Gov't acknowledges need for job training
THE PROVINCE needs to do more to provide job skills for northwestern residents, acknowledges jobs minister Pat Bell.
He made the comment following the release of September jobless figures for the northwest which show the rate, while slightly improved from August’s 11.8 per cent and July’s 12.2 per cent remains in the double digits at 10.5 per cent.
Bell’s been promising for several months to get his officials to find out why, in the face of an improving regional economy, the jobless rate remains not only high, but the highest in the province.
He once suspected there might be anomalies or oddities in the way the jobless numbers, which are based on interviews conducted by Statistics Canada, are represented, noting the jobless percentage is based on a small sample size being taken in the region.
“While it is a big [jobless] number, we have to be a little cautious,” said Bell.
Jobless stats elsewhere are derived from places where the population is at least 50,000, he said. But he drew the line at sending in a team of people to travel the northwest to obtain a more reliable sample size.
Still, Bell said the regional jobless stats do provide indications of economic activity.
And he did key on a comparison which indicated there were 6,400 fewer people working in the region from September 2011 to September 2012.
“We need to do a better job,” Bell said of job training.
Elsewhere in B.C., Bell said he was satisfied with job creation and job activity, noting there was an increase in agriculture workers, hospitality industry workers and those employed in the field of international students.
“We had another reasonably good month,” said Bell of September.
The provincial jobless rate was 6.8 per cent in September, the same percentage as in August. Across the regions, the jobless rate for September was 5.9 per cent on Vancouver Island, 7.1 per cent on the Lower Mainland, 5.2 per cent in the Thompson-Okanagan, 8.8 per cent in the Kootenays, 8.2 per cent in the Cariboo and 4.4 per cent in the northeast.

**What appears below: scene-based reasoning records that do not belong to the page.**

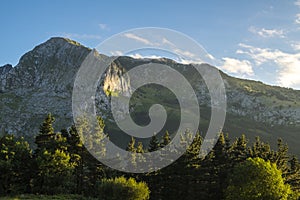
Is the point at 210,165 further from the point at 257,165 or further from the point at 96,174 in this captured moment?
the point at 96,174

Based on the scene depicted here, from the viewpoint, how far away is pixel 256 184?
178 ft

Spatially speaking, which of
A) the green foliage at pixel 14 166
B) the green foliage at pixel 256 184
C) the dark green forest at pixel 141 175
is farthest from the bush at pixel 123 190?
the green foliage at pixel 14 166

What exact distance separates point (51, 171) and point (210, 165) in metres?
31.5

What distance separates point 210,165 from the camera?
65.7 metres

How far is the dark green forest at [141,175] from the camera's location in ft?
179

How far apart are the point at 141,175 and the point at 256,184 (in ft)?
80.5

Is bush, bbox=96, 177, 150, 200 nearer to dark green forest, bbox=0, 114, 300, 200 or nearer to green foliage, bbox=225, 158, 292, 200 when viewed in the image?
dark green forest, bbox=0, 114, 300, 200

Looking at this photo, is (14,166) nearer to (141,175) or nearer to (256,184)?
(141,175)

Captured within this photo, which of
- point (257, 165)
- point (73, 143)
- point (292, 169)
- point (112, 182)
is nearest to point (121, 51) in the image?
point (112, 182)

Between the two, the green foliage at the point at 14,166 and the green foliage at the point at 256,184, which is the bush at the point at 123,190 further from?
the green foliage at the point at 14,166

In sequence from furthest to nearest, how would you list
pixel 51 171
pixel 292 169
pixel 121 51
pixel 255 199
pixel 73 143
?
pixel 292 169, pixel 73 143, pixel 51 171, pixel 255 199, pixel 121 51

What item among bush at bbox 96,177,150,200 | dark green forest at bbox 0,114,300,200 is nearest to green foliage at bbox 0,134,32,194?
dark green forest at bbox 0,114,300,200

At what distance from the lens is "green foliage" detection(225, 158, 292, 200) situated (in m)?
53.7

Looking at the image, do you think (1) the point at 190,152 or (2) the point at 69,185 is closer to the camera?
(2) the point at 69,185
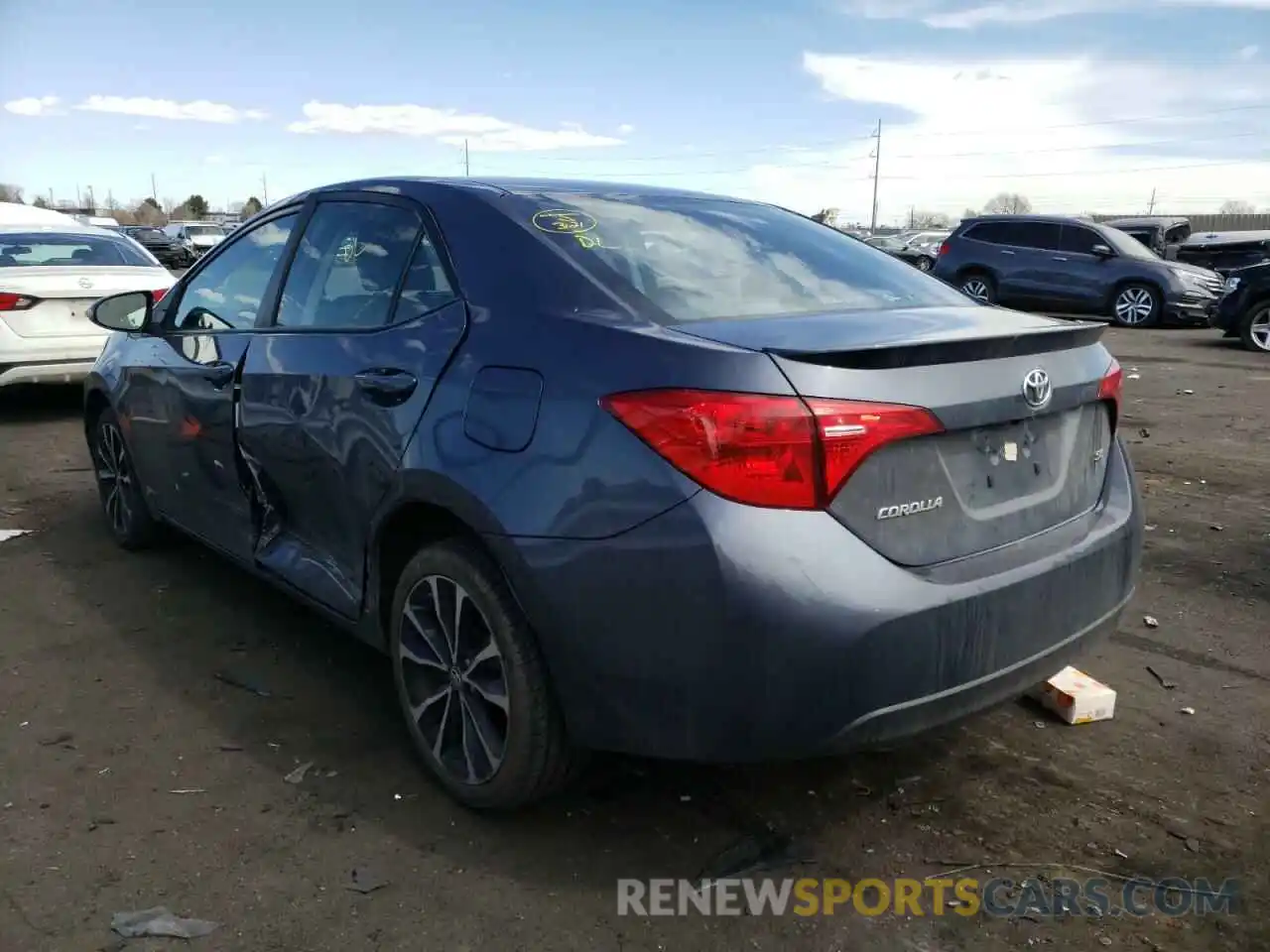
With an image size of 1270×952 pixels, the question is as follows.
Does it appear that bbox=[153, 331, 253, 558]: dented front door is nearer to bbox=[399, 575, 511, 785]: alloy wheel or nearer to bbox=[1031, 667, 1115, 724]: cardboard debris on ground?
bbox=[399, 575, 511, 785]: alloy wheel

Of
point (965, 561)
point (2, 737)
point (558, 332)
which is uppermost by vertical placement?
point (558, 332)

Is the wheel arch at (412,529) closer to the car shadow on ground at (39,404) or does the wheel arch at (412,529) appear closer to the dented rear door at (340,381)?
the dented rear door at (340,381)

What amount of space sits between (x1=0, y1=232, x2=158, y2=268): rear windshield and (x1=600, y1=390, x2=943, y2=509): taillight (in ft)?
25.4

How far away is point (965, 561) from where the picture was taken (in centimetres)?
233

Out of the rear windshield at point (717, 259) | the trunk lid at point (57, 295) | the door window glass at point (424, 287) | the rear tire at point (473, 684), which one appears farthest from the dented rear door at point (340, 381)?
the trunk lid at point (57, 295)

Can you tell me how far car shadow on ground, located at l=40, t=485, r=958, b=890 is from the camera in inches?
103

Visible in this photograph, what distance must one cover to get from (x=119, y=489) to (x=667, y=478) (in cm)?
380

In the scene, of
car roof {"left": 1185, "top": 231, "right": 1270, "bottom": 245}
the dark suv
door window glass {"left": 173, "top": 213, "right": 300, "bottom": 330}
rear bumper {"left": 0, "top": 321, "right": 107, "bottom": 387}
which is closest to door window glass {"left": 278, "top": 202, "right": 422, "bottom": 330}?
door window glass {"left": 173, "top": 213, "right": 300, "bottom": 330}

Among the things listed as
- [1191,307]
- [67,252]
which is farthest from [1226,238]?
[67,252]

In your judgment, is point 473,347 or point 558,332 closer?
point 558,332

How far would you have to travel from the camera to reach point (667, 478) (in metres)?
2.17

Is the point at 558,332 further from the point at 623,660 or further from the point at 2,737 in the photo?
the point at 2,737

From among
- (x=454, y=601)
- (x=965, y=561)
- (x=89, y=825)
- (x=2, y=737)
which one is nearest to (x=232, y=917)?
(x=89, y=825)

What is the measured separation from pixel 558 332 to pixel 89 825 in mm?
1803
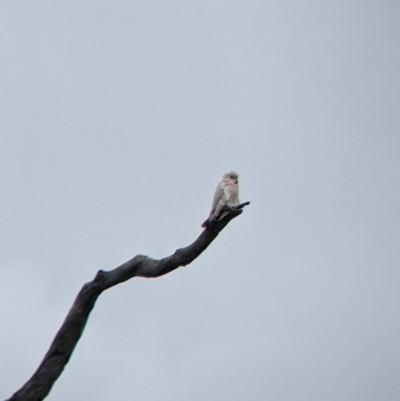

The figures released each month are not those of people collecting Employment Insurance. They’re the product of Statistics Canada employees interviewing people over the age of 15 and those considering themselves part of the workforce are people with a job or who are looking for work.
People withdraw from the workforce for any number of reasons, not all of which are associated with having a job or not.
Across the country, employment increased for the second consecutive month in September, up 52,000, mainly in full-time work. The unemployment rate rose 0.1 percentage points to 7.4 per cent as more people sought work.